Les bassins, les pelles et les aiguières
Que sont ces ustensiles ? Les bassins et les pelles étaient des ustensiles avec lesquels on retirait les cendres de l'autel, comme les pelles que nous avons aujourd'hui, avec lesquelles on ôtait de l'autel toutes les cendres.
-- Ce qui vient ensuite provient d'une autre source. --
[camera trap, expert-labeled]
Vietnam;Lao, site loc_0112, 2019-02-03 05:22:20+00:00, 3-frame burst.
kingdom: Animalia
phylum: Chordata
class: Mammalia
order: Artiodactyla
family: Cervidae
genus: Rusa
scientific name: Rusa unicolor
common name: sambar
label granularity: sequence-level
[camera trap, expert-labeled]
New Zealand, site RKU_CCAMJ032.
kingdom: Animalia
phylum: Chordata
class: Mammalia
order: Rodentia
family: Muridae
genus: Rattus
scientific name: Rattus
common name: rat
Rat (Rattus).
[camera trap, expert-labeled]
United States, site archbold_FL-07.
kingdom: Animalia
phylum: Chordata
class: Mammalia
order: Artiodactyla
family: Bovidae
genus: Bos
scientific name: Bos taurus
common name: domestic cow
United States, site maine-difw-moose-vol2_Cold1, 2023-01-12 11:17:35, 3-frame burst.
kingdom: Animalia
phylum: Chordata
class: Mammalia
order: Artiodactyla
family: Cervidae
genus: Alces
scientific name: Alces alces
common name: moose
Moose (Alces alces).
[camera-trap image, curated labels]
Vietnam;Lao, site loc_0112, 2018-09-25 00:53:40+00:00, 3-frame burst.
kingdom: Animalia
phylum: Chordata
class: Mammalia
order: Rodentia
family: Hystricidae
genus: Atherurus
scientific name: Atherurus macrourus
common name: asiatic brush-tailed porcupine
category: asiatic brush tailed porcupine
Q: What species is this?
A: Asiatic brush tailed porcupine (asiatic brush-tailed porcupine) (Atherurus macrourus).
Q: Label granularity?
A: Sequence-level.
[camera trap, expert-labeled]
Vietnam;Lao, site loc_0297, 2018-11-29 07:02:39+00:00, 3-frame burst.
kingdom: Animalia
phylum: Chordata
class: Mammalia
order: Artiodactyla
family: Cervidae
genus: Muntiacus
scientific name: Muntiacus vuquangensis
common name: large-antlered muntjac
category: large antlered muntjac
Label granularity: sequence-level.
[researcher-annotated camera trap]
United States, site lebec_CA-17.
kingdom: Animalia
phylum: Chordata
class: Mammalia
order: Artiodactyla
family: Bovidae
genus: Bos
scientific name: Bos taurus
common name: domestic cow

C'est le sens de "ledachno" : en retirer les cendres afin de permettre l'offrande des sacrifices du jour.
Les aiguières (mizrakot) ne sont pas des fontaines comme celles que nous connaissons aujourd'hui, mais viennent de la racine zerika, l'aspersion : un ustensile dans lequel on recueillait le sang lors de l'abattage de la bête et qu'on aspergeait sur l'angle de l'autel, comme dans "מִזְרָק אֶחָד כֶּסֶף". L'aiguière avait un fond arrondi, et pourquoi ? Pour qu'on ne puisse pas la poser. Car si le Cohen posait l'aiguière, le sang se coagulerait et ne serait plus apte à l'aspersion, et c'est pourquoi le Cohen devait toujours la tenir en main. Et à quoi cela sert il de la tenir en main, si le sang risque quand même de se coaguler ? C'est pourquoi il est écrit qu'il remuait le sang, c'est à dire qu'il le brassait sans cesse dans l'ustensile, pour qu'il ne stagne pas et ne se coagule pas. Par exemple, si un autre Cohen s'occupait sur l'autel d'un autre sacrifice, on attendait en remuant le sang, puis on allait en asperger le sang.
Récapitulation des ustensiles
(מא) עַמֻּדִים שְׁנַיִם וְגֻלֹּת הַכֹּתָרֹת אֲשֶׁר עַל רֹאשׁ הָעַמּוּדִים שְׁתָּיִם וְהַשְּׂבָכוֹת שְׁתַּיִם לְכַסּוֹת אֶת שְׁתֵּי גֻּלּוֹת הַכֹּתָרֹת אֲשֶׁר עַל רֹאשׁ הָעַמּוּדִים׃ - (41) Deux colonnes, et les deux boules des chapiteaux qui étaient au sommet des colonnes, et les deux treillis pour couvrir les deux boules des chapiteaux qui étaient au sommet des colonnes.
Ici, le texte fait une récapitulation. Les colonnes : deux, Yakhin et Boaz. Les boules des chapiteaux : comme des boules situées au sommet du chapiteau, deux. Les treillis : comme un ouvrage de filet qui enveloppe le tout, deux, pour couvrir les deux boules des chapiteaux.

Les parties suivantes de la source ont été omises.